### The tasks
1 – According to the forum thread, what program is used to play the Pokemon trading card game?
2 – Pick out every line in the records that contains the word "point".

### Source excerpt

++++

# ... TCG League again?



## surskitty (Jun 25, 2008)

Should it be brought back?  Is there interest?

I am fine with the idea of running it again, although I'd probably need some people to help because I am a lazy bum, but~


----------



## Furretsu (Jun 25, 2008)

I wouldn't participate, but I wouldn't be opposed to it being here either.


----------



## Autumn (Jun 25, 2008)

I'd participate (I didn't play that much last time after it was revived, but I'd probably play this time too -- and I can help out if need be).


----------



## Scizor (Jun 25, 2008)

Didn't actually participate last time, but then again I was extremely busy so I guess now's a good time to brush up some of my TCG skills eh? :D


----------



## nastypass (Jun 25, 2008)

I might get into it if half the links don't go to dead Pokebeach pages this time.  :D


----------



## surskitty (Jun 25, 2008)

Walker said:


> I might get into it if half the links don't go to dead Pokebeach pages this time.  :D


If it gets revived, I'm almost certainly going to completely remake it so.  Presumably it wouldn't end up linking to Pokebeach much at all~


----------



## nyuu (Jun 25, 2008)

I'd love it to be back, and if revived I would like to help run it, this is one of the things that I care about~


----------



## Espeon (Jun 25, 2008)

I'd like for it to be back. I'd enjoy helping out and stuff, especially as surskitty, NWT and I all talk to each other somewhat.


----------



## ZimD (Jun 25, 2008)

I wouldn't participate in it in any way, but I'm fine with it being here. I don't really care either way.


----------



## Lorem Ipsum (Jun 25, 2008)

I don't know what it is exactly, but if somebody could explain it to me, then I might enjoy it.


----------



## nyuu (Jun 25, 2008)

Pokemon trading card game, played using a modified Magic: The Gathering program. - rules on how you get cards, game/trade logs, things like that


----------



## Lorem Ipsum (Jun 25, 2008)

So effectively the TCG online? Sounds pretty cool, I'd sign up.


----------



## S. E. (Jun 25, 2008)

I think having it back would be nice. I'd join.


----------



## Minnow (Jun 26, 2008)

++++

### Given records

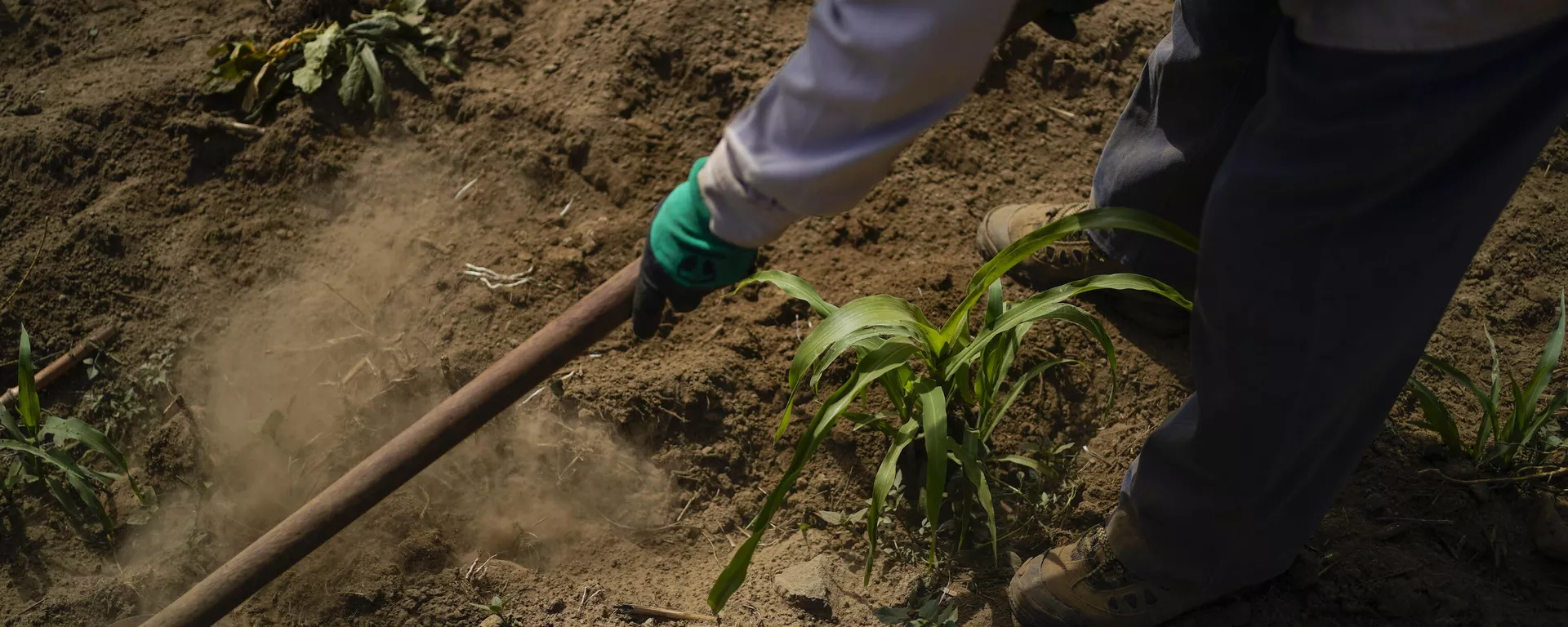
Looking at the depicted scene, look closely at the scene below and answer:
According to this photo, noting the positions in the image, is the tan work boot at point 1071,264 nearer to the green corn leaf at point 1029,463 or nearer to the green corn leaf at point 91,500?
the green corn leaf at point 1029,463

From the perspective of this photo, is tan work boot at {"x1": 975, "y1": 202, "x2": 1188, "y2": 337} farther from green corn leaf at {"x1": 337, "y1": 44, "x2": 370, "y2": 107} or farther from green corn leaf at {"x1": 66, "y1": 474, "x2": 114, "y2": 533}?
green corn leaf at {"x1": 66, "y1": 474, "x2": 114, "y2": 533}

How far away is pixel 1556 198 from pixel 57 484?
3.66m

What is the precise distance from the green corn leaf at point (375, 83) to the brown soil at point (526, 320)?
5cm

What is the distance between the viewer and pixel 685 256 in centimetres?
147

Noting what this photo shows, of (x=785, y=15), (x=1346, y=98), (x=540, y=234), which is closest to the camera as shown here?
(x=1346, y=98)

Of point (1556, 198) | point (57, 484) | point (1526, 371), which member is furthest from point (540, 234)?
point (1556, 198)

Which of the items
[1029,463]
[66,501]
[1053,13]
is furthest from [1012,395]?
[66,501]

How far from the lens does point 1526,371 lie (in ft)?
7.10

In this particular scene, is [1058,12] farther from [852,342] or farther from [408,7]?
[408,7]

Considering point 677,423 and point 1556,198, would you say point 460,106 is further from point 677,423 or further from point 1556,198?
point 1556,198

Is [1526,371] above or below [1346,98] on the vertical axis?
below

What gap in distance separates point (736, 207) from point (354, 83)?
1.81 metres

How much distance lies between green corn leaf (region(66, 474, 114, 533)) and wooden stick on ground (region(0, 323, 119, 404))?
0.30 m

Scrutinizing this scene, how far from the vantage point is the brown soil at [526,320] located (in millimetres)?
1994
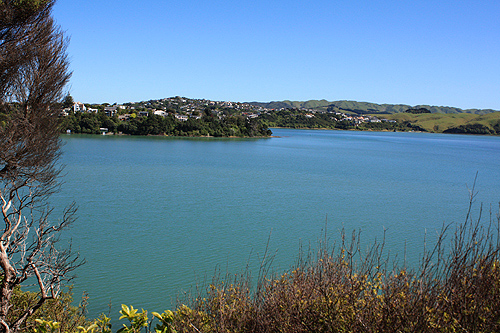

++++

### Outputs in order
1 – A modified Magic: The Gathering program.

2 –
According to this photo, noting the positions in the image, is the tan work boot at point 1071,264 nearer to the green corn leaf at point 1029,463 or nearer to the green corn leaf at point 91,500?
the green corn leaf at point 1029,463
What is the precise distance from the green corn leaf at point (375, 83) to the brown soil at point (526, 320)?
Of point (1556, 198) | point (57, 484) | point (1526, 371), which member is furthest from point (540, 234)?
point (1556, 198)
How far from the lens does point 1526,371 lie (in ft)?
Considering point 677,423 and point 1556,198, would you say point 460,106 is further from point 677,423 or further from point 1556,198?
point 1556,198
What gap in distance separates point (736, 207) from point (354, 83)?
Scrutinizing this scene, how far from the vantage point is the brown soil at [526,320] located (in millimetres)?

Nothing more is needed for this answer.